+++ ARTICLE
Gondolas at the Rialto Bridge. Photos © Victoria Looseleaf, 2008

By Victoria Looseleaf


It’s been a while since your devoted scribe has posted, but she has been on a series of—as always—remarkable journeys. My most recent excursion was to Venice, Italy, where I covered the Dance Biennale for Dance Magazine.


Yeah, I know. It’s a tough job, but someone’s gotta do it!


Here, then, are a few mentions that didn’t make it into my review: I stayed in the most wonderful place, the famed Fenice de les Artistes, which is next door to the even more famous Fenice Opera House and where I was fortunate enough to see Britten’s “Death in Venice;” I met some amazing people, Venetians included, as the city is quickly losing many of its 60,0000 residents; and do feel especially blessed just to have been able to travel there during these precarious times.
++++++
_PROBLEM_
Decide whether each statement agrees with the Venice post, answering yes or no and quoting the words from the post that settle it: (a) The writer covered the Dance Biennale for Dance Magazine. (b) The writer stayed at the Fenice Opera House. (c) The writer met Venetians during the trip. The entries after the Venice post aren't needed here.
+++ EXTRACTED INFORMATION
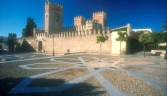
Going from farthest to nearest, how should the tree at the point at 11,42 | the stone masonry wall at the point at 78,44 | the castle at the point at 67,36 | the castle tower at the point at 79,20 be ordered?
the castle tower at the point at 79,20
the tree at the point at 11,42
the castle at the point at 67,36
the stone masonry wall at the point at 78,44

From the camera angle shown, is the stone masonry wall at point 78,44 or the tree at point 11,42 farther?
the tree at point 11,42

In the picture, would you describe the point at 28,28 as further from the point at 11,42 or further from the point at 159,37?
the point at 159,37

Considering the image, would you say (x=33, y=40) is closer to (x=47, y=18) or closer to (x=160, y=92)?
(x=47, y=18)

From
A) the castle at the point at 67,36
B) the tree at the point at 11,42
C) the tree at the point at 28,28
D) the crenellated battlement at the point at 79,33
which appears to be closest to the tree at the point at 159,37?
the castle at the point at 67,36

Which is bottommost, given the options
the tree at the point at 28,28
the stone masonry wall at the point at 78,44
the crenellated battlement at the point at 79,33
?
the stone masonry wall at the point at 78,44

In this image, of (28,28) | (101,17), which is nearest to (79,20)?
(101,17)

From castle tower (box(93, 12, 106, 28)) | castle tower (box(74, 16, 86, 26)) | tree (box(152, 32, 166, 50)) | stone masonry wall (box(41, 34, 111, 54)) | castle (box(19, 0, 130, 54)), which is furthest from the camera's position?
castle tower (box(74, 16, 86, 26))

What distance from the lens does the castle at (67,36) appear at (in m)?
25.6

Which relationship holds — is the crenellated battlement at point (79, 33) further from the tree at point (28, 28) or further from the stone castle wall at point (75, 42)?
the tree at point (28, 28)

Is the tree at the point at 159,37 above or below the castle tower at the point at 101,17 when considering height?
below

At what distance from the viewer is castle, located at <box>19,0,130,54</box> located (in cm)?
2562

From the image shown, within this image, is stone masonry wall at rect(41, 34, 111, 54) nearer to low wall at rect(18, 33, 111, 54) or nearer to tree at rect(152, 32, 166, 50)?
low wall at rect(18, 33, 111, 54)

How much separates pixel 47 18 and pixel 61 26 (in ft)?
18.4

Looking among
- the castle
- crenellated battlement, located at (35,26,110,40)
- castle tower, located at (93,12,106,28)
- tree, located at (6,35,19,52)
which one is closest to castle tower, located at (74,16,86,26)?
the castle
++++++
+++ EXTRACTED INFORMATION
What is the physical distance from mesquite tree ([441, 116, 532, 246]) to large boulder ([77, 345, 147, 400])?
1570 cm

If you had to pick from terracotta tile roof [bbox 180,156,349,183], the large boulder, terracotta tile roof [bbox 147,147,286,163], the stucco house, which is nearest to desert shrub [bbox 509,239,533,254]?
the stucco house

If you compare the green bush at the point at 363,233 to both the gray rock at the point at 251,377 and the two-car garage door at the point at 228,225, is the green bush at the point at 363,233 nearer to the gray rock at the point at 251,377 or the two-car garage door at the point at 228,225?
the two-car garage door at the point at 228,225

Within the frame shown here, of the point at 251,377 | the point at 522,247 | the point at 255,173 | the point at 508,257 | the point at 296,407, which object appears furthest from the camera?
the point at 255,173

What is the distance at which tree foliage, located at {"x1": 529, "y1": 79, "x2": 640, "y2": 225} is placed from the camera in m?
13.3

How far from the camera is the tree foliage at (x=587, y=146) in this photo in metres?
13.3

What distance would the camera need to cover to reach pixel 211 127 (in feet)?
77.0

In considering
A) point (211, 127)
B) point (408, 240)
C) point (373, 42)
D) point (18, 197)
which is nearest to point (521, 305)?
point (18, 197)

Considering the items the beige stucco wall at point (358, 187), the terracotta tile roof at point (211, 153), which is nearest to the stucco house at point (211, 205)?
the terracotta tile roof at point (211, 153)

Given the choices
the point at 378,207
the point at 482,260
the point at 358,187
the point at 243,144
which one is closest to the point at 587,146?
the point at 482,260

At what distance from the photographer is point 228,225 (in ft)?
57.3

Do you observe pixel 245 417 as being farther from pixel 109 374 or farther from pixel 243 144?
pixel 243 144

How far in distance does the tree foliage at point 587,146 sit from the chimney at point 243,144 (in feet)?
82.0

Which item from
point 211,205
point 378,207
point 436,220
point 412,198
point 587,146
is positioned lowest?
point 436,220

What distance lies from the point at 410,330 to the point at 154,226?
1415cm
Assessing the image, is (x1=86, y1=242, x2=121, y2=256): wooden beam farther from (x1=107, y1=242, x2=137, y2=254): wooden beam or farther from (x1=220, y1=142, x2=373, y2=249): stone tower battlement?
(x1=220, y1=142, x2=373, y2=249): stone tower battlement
++++++
_TASK OUTPUT_
(a) Yes: "My most recent excursion was to Venice, Italy, where I covered the Dance Biennale for Dance Magazine."
(b) No: "I stayed in the most wonderful place, the famed Fenice de les Artistes, which is next door to the even more famous Fenice Opera House"
(c) Yes: "I met some amazing people, Venetians included"